W2ML documents are XML documents, so they should be encoded in Unicode (UTF-8 or UTF-16) for better compatibility. Note that US-ASCII is a subset of UTF-8. The support of other encodings is not garanteed by XML.

Using GNU recode, the following command converts a Windows-1252 text file (infile) to UTF-8 (outfile):
recode -d Windows-1252..UTF-8 <infile >outfile
The same command also works for the ISO-8859 1 (aka ISO Latin 1) encoding, which is a subset of Windows-1252.

XHTML™ well-formedness and validity

W2ML imposes no validity constraint on documents. But of course only well-formed XML documents can be parsed. Using HTML Tidy, the following command converts an HTML-like UTF-8 document into a well-formed XHTML™ document: tidy -n -utf8 -asxhtml infile >outfile
In addition, the following configuration may be used in tidy.conf to avoid the addition of a Tidy meta element and to automatically add a DOCTYPE declaration:

tidy-mark: no
doctype: auto

Entity references

Note that an XML document containing undefined entity references with no external DTD is not well-formed. To avoid (un)defined entity references, the -n argument of Tidy converts HTML character entity references into numeric character references (&eacute; to &#233;). Note that all HTML character entity references can be replaced by Unicode characters, except predefined XML entities: &lt;, &gt;, &amp;, &apos;, and &quot;. But these predefined entities can be used in any XML document.

System identifier in document type declaration

In XML, contrary to SGML, a public identifier may not appear without a system identifier in the document type declaration (see doctypedecl and ExternalID productions in the XML 1.0 recommandation). It means that the following declarations often used for HTML 2.0 and HTML 3.2 are not well-formed:
<!DOCTYPE html PUBLIC "-//IETF//DTD HTML 2.0//EN">
<!DOCTYPE html PUBLIC "-//W3C//DTD HTML 3.2 Final//EN">
But the HTML 4.01 declaration is well-formed:
<!DOCTYPE HTML PUBLIC "-//W3C//DTD HTML 4.01//EN" "http://www.w3.org/TR/html4/strict.dtd">
("-//W3C//DTD HTML 4.01//EN" is the public identifier, and "http://www.w3.org/TR/html4/strict.dtd" is the system identifier).

Site conversion to W2ML

This scenario demonstates some Unix scripts and commands that can be useful to convert a static HTML web site to W2ML.

In this scenario, we transform all (ASCII, ISO-8859-1 or Windows-1252) HTML documents into W2ML documents.
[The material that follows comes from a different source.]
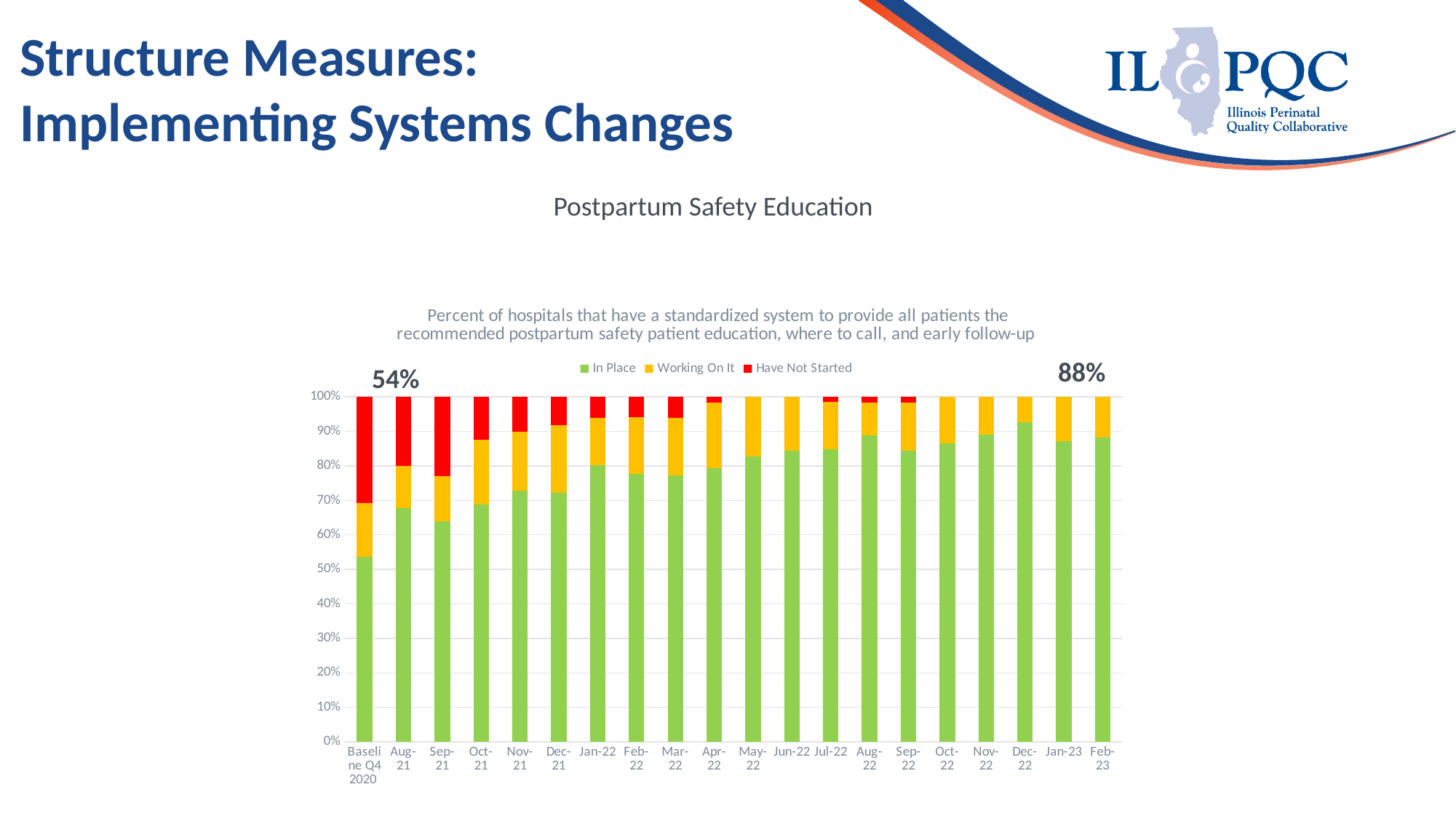
Is the In Place value for Jan-22 greater or less than 70%? greater Is the In Place value for Sep-21 greater or less than 70%? less Which period has the largest In Place (green) segment? Dec-22 How many time periods (bars) are shown on the x axis? 20 What are the three series listed in the legend? In Place, Working On It, Have Not Started What type of chart is shown on the slide? Stacked bar chart Which period has the largest Have Not Started (red) segment? Baseline Q4 2020 What is the difference between the labeled In Place percentage for Feb-23 and for Baseline Q4 2020? 34% Does the In Place (green) share generally rise or fall from Baseline Q4 2020 to Feb-23? Rise How many series does the legend list? 3 What is the In Place percentage labeled for the Baseline Q4 2020 bar? 54% What is the In Place percentage labeled for the Feb-23 bar? 88%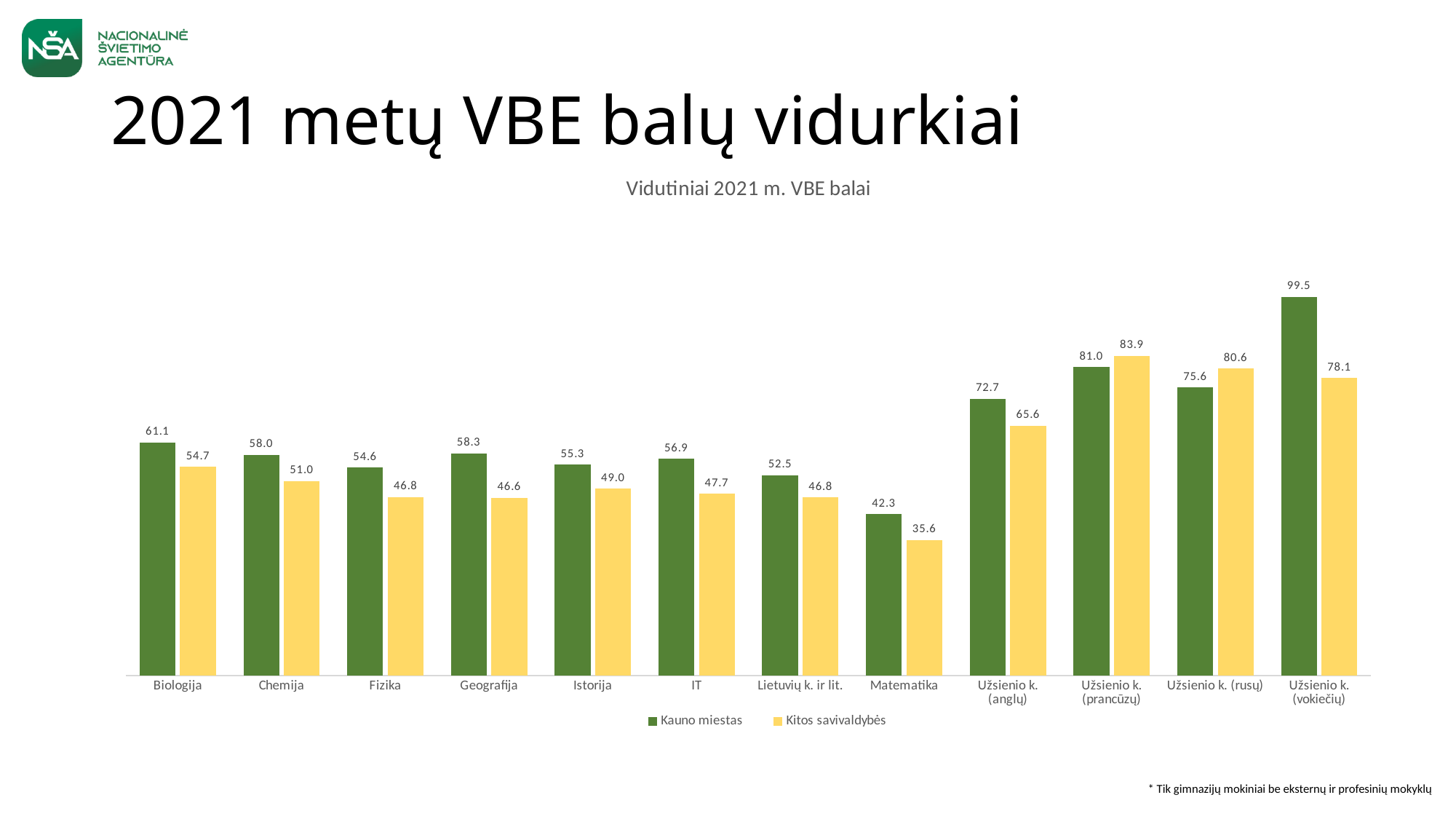
What is the value for Kitos savivaldybės in Užsienio k. (prancūzų)? 83.9 What is the difference between the Kauno miestas and Kitos savivaldybės values for Užsienio k. (vokiečių)? 21.4 What is the value for Kitos savivaldybės in Istorija? 49.0 What kind of chart is shown on the slide? Bar chart How many series does the legend list? 2 What is the difference between the Kauno miestas values for Biologija and Chemija? 3.1 What is the title of the chart? Vidutiniai 2021 m. VBE balai Which is larger in Užsienio k. (rusų): the value for Kauno miestas or for Kitos savivaldybės? Kitos savivaldybės How many subject categories are shown on the x axis? 12 Which category has the highest value for Kauno miestas? Užsienio k. (vokiečių) Which category has the lowest value for Kitos savivaldybės? Matematika What is the value for Kauno miestas in Matematika? 42.3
Note that we keep the same file name extension, so links are not broken. Of course, the HTTP server must be configured to handle .html files with the W2ML handler.

The simplest way is to run the html2w2ml script on each file that has an HTML file name extension:
find example.com -type f \( -iname \*.htm -or -iname \*.html \) -exec html2w2ml '{}' \;
Here is the html2xhtml script: It converts US-ASCII, ISO-8859 1 and Windows-1252 encoded files to UTF-8; then it converts in-place the HTML file to an XHTML™ file:
#!/bin/bash
recode Windows1252..UTF-8 "$*"
tidy -i -wrap 120 -m -q -n -utf8 -asxhtml "$*"
Or more silent:
#!/bin/bash
recode Windows1252..UTF-8 "$*"
tidy -i -wrap 120 -m -q -n -utf8 -asxhtml "$*" 2&>1|grep -v lacks\|proprietary
Or silent:
#!/bin/bash
recode Windows1252..UTF-8 "$*"
tidy -i -wrap 120 -m -q -n -utf8 -asxhtml -f /dev/null "$*"
If the file name extension is not enough to find HTML files, then the tryhtml2w2ml script can recognize them; just call it for all files:
find site_dir -type f -exec tryhtml2w2ml '{}' \;
Here is the tryhtml2w2ml script: if the file appears to be HTML, it calls the ./html2w2ml script:
#!/bin/bash
if file "$*"|grep HTML; then
	./html2w2ml $*
fi
exit 0

Usefull conversion utilities are GNU Wget, GNU recode, HTML Tidy, and xsltproc from the the XSLT C library for GNOME. An XSLT processor can be used to systematically add W2ML markup with a command like xsltproc --novalid --nonet sheet.xslt example.html (the sheet.xslt will depend on the structure of your XHTML documents).